En esta sentencia se ha dado respuesta a la demanda de conflicto colectivo formulada por UGT —a la que se adhirió CCOO— ante la Audiencia Nacional, donde se solicitó que se reconociera el derecho de los trabajadores afectados por el Convenio Colectivo Estatal de Empresas de Trabajo Temporal a que el “dies a quo” o cómputo de los permisos retribuidos regulados en los apartados a), b), c), d) y e) del artículo 37 de dicho convenio se iniciara el primer día laborable siguiente, en aquellos casos en que el hecho causante del permiso sucediera en día no laborable.

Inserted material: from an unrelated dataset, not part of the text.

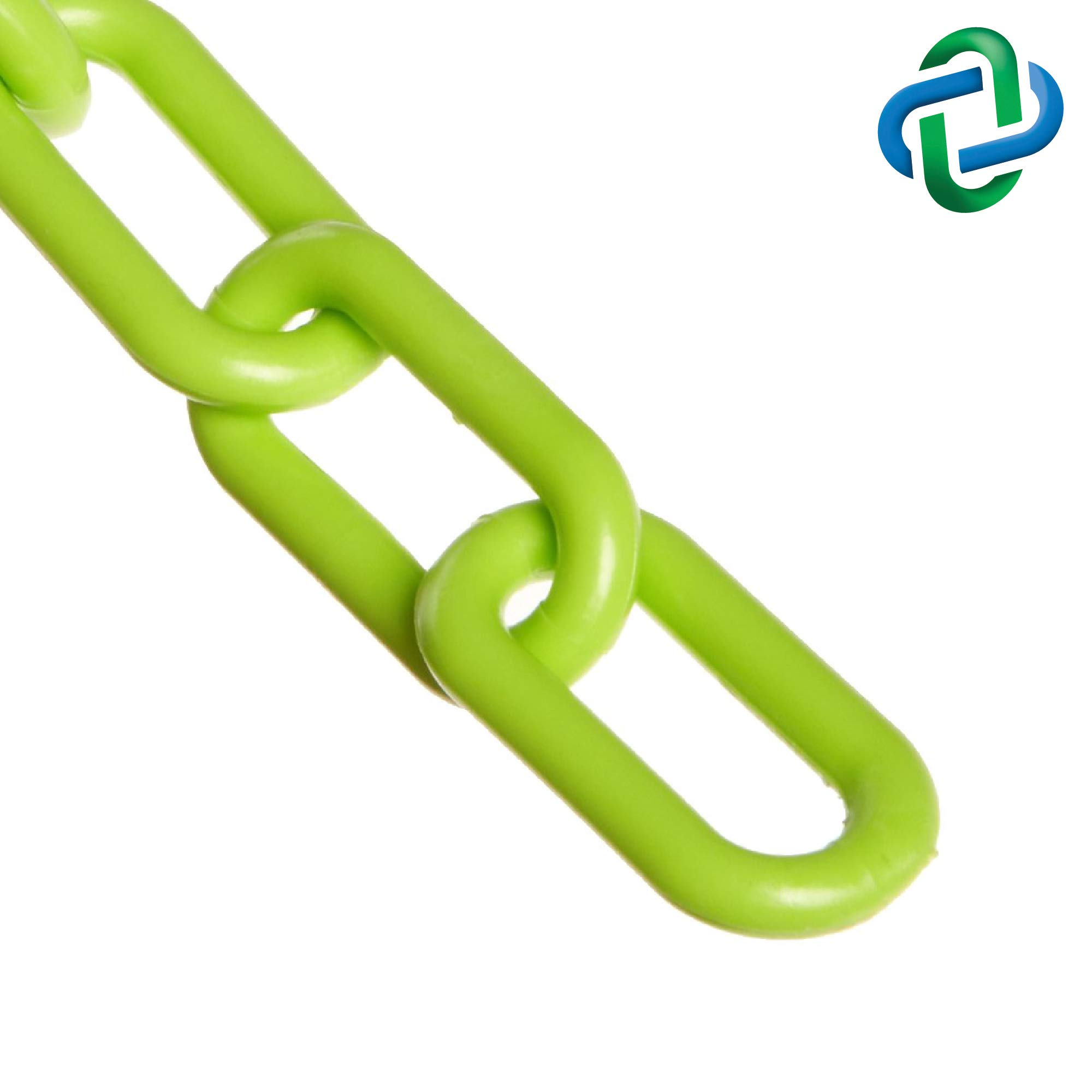 Mr. Chain Plastic Barrier Chain, Safety Green, 2-Inch Link Diameter, 25-Foot Length (50014-25) by Mr. Chain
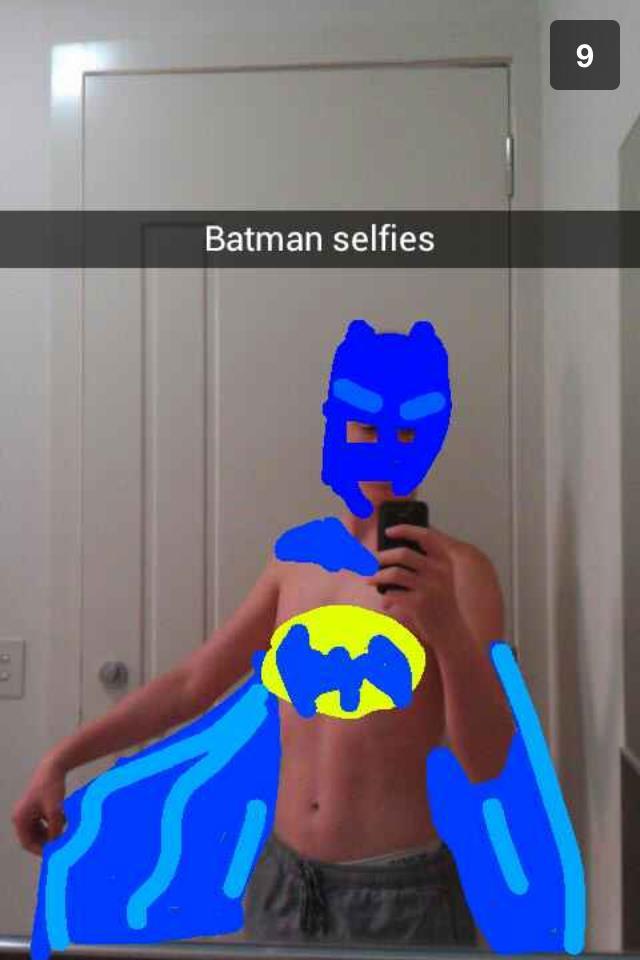 batman-selfie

La Audiencia Nacional estimó en parte la demanda formulada por los sindicatos, declarando el derecho de los trabajadores afectados por dicho convenio a que el cómputo de los permisos retribuidos regulados en los apartados b), c), d) y e) del artículo 37, se iniciaría en el primer día laborable siguiente en aquellos casos en que el hecho causante del permiso sucediera en día no laborable. La sentencia dejó fuera al apartado a) relativo al permiso de quince días en caso de matrimonio.

La Asociación Empresarial ASEMPLEO, que se había opuesto a la demanda, formuló recurso de casación, afirmando que el convenio colectivo no hacía mención alguna al “dies a quo” de los permisos, entendiendo que el día inicial no puede ser otro que aquel en el que se produce el hecho causante, con independencia de que fuera un día laborable o festivo para el trabajador. UGT y CCOO quienes también formularon recurso de casación denunciaron la infracción de la doctrina emanada de la sentencia del Tribunal Supremo, fechada el 13 de febrero de 2018, al entenderse que debía aplicarse el mismo criterio al permiso de quince días por matrimonio.

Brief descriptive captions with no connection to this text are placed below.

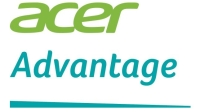 Acer Advantage 5 Jahre Carry-In Bild 1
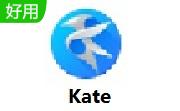 Kate段首LOGO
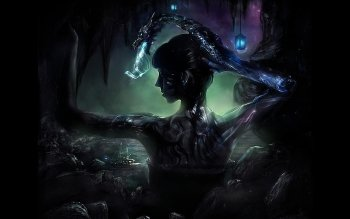 Fantasy - Dark Wallpapers and Backgrounds ID : 175900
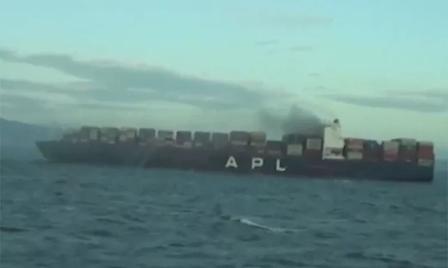 APL旗下一艘集装箱船发生大火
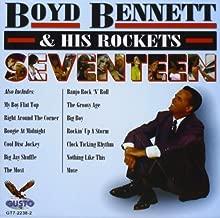 Seventeen by Boyd Bennett & His Rockets (2012-05-03)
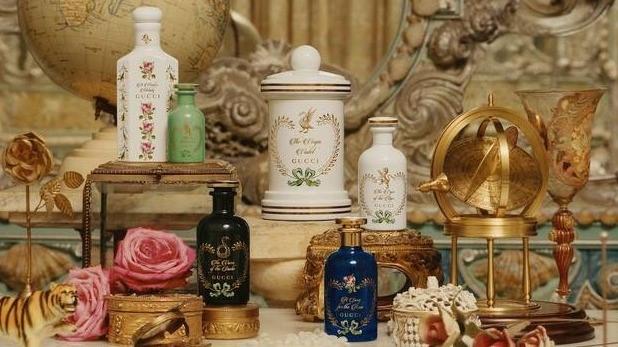 Gucci煉金師的奇幻花園系列新上市,美到屏息、美出新高度!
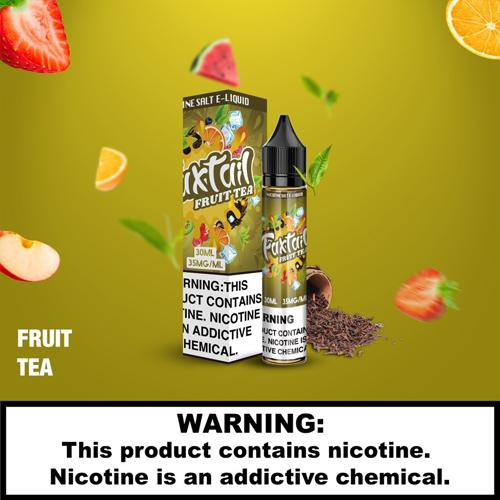 E-Juices - FoxTail - 30ml 35mg Nic Salt E-juice Fruit Tea Flavour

El TS recuerda que los permisos retribuidos por matrimonio, nacimiento de hijos, fallecimiento o enfermedades de parientes, traslados, etc, obedecen a situaciones transitorias en las que se encuentra el contrato de trabajo, de modo que el trabajador afectado por alguna de dichas causas queda liberado de la obligación de la prestación laboral manteniendo su retribución.

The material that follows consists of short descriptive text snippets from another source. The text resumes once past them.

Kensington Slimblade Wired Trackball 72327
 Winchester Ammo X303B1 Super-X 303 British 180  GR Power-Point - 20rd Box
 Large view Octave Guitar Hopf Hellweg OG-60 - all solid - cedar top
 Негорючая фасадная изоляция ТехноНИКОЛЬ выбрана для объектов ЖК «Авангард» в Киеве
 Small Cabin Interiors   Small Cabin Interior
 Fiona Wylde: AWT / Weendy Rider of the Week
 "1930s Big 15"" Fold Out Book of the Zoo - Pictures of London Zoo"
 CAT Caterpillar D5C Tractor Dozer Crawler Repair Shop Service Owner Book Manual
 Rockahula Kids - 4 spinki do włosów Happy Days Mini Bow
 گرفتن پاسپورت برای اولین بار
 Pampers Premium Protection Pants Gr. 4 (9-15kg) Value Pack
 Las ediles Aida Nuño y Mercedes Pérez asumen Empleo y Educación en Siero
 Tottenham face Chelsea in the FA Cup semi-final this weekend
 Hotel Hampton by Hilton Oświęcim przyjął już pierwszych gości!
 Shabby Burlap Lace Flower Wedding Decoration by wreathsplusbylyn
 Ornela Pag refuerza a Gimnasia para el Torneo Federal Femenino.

Si el hecho causante se produce en día laborable, no hay duda de que ese es el día inicial del permiso. En esto están de acuerdo todas las partes implicadas en este conflicto. Sin embargo, cuando el hecho causante se produce en un día no laborable, la finalidad y la propia esencia del permiso fuerzan a que tenga que iniciarse al siguiente día laborable inmediato. Y es que recuerda el TS que el permiso sólo tiene sentido si se proyecta sobre un período de tiempo en el que existe la obligación de trabajar, pues en caso contrario, carecería de sentido que su principal efecto fuese ausentarse del trabajo.

Insiste el TS que tanto el convenio colectivo como el Estatuto de los Trabajadores hablan de “permisos retribuidos”, lo que evidencia que tales permisos se conceden para su disfrute en días laborables, pues en días festivos no es necesario pedirlos porque no se trabaja.

Siguiendo estos argumentos, el TS desestima el recurso de la Asociación Empresarial ASEMPLEO.

Y para resolver los recursos de los sindicatos UGT y CCOO, el TS se apoya su propia sentencia del 12 de mayo de 2009, en la que ya se señaló que “la fecha del matrimonio debe estar incluida en los quince días que concede el convenio, salvo cuando la celebración de la ceremonia se realice en día no laborable para el trabajador, en cuyo caso, el plazo comenzará a contar desde el primer día laborable”.

Afirma el Alto Tribunal que tanto el artículo 37.3 a) ET como en este caso el artículo 37 del convenio colectivo, hablan de “quince días naturales”, pero advierte de que eso significa que, en el cómputo de tales quince días una vez iniciado su devengo, no pueden excluirse los que no sean laborables para el trabajador.

Concluye que el trabajador ya es titular de los días festivos que le corresponden y puede decidir libremente sobre los mismos, por lo que, si ha optado por fijar en uno de ellos la ceremonia de su matrimonio, no le puede ser computado dicho día dentro de los quince días de permiso a los que tiene derecho, pues en tal caso, se le estaría reduciendo un día del permiso. 

Lo solicitado por los sindicatos en sus recursos es que cuando la ceremonia haya tenido lugar en día festivo para el trabajador, el día inicial del permiso por matrimonio sea el siguiente laborable a su celebración y sobre dicha pretensión procede a estimar los recursos.